● Text shown

★ ★ ★ ★ ★ ★ ★

Breakdown of the blood-brain barrier to proteins in white matter of the developing brain following systemic inflammation.


PMID 15846513

Abstract

Compromised blood-brain barrier permeability resulting from systemic inflammation has been implicated as a possible cause of brain damage in fetuses and newborns and may underlie white matter damage later in life. Rats at postnatal day (P) 0, P8 and P20 and opossums (Monodelphis domestica) at P15, P20, P35, P50 and P60 and adults of both species were injected intraperitoneally with 0.2-10 mg/kg body weight of 055:B5 lipopolysaccharide. An acute-phase response occurred in all animals. A change in the permeability of the blood-brain barrier to plasma proteins during a restricted period of postnatal development in both species was determined immunocytochemically by the presence of proteins surrounding cerebral blood vessels and in brain parenchyma. Blood vessels in white matter, but not grey matter, became transiently permeable to proteins between 10 and 24 h after lipopolysaccharide injection in P0 and P8 rats and P35-P60 opossums. Brains of Monodelphis younger than P35, rats older than P20 and adults of both species were not affected. Permeability of the blood-cerebrospinal fluid (CSF) barrier to proteins was not affected by systemic inflammation for at least 48 h after intraperitoneal injection of lipopolysaccharide. These results show that there is a restricted period in brain development when the blood-brain barrier, but not the blood-CSF barrier, to proteins is susceptible to systemic inflammation; this does not appear to be attributable to barrier "immaturity" but to its stage of development and only occurs in white matter.

★ ★ ★ ★ ★ ★ ★

● Data to examine
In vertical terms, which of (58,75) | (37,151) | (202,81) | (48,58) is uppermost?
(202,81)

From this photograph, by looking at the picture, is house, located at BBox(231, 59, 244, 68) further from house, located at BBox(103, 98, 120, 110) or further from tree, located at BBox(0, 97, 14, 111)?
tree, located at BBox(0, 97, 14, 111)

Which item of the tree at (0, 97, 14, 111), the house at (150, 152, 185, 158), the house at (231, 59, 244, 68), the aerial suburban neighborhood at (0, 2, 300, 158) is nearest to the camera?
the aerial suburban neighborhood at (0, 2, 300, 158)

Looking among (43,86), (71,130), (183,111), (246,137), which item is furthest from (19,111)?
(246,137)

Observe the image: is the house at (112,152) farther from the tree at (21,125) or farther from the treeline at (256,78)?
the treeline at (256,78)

★ ★ ★ ★ ★ ★ ★

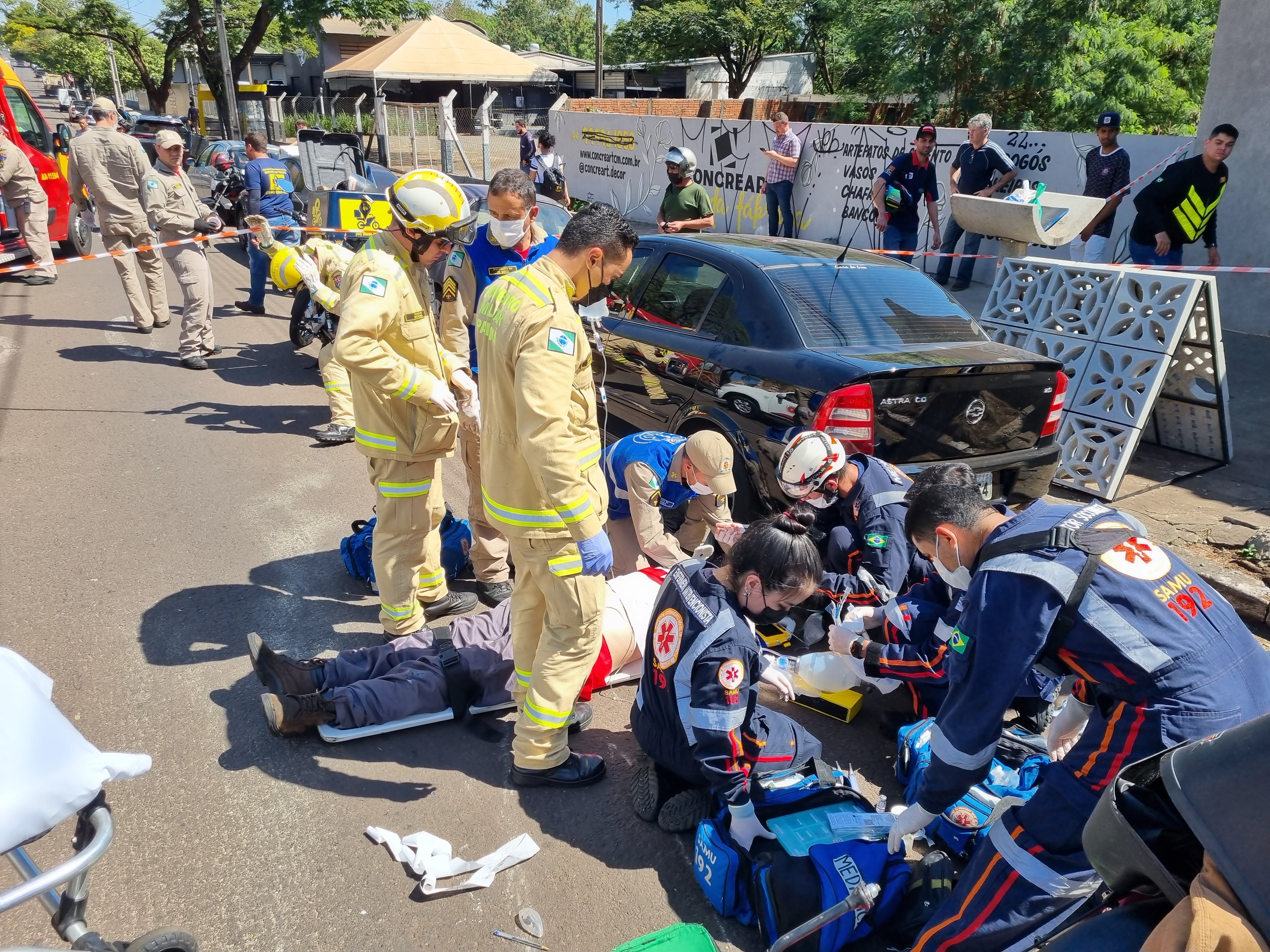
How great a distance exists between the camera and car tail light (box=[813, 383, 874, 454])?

★ ★ ★ ★ ★ ★ ★

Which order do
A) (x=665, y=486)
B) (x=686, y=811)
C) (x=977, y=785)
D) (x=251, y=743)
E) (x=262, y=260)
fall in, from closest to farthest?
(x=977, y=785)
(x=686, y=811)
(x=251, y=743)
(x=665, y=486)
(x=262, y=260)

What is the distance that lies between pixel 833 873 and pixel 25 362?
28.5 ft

★ ★ ★ ★ ★ ★ ★

● Try it
Can you reproduce the full blood-brain barrier abstract above, word for word?

● Task solution
Breakdown of the blood-brain barrier to proteins in white matter of the developing brain following systemic inflammation.


PMID 15846513

Abstract

Compromised blood-brain barrier permeability resulting from systemic inflammation has been implicated as a possible cause of brain damage in fetuses and newborns and may underlie white matter damage later in life. Rats at postnatal day (P) 0, P8 and P20 and opossums (Monodelphis domestica) at P15, P20, P35, P50 and P60 and adults of both species were injected intraperitoneally with 0.2-10 mg/kg body weight of 055:B5 lipopolysaccharide. An acute-phase response occurred in all animals. A change in the permeability of the blood-brain barrier to plasma proteins during a restricted period of postnatal development in both species was determined immunocytochemically by the presence of proteins surrounding cerebral blood vessels and in brain parenchyma. Blood vessels in white matter, but not grey matter, became transiently permeable to proteins between 10 and 24 h after lipopolysaccharide injection in P0 and P8 rats and P35-P60 opossums. Brains of Monodelphis younger than P35, rats older than P20 and adults of both species were not affected. Permeability of the blood-cerebrospinal fluid (CSF) barrier to proteins was not affected by systemic inflammation for at least 48 h after intraperitoneal injection of lipopolysaccharide. These results show that there is a restricted period in brain development when the blood-brain barrier, but not the blood-CSF barrier, to proteins is susceptible to systemic inflammation; this does not appear to be attributable to barrier "immaturity" but to its stage of development and only occurs in white matter.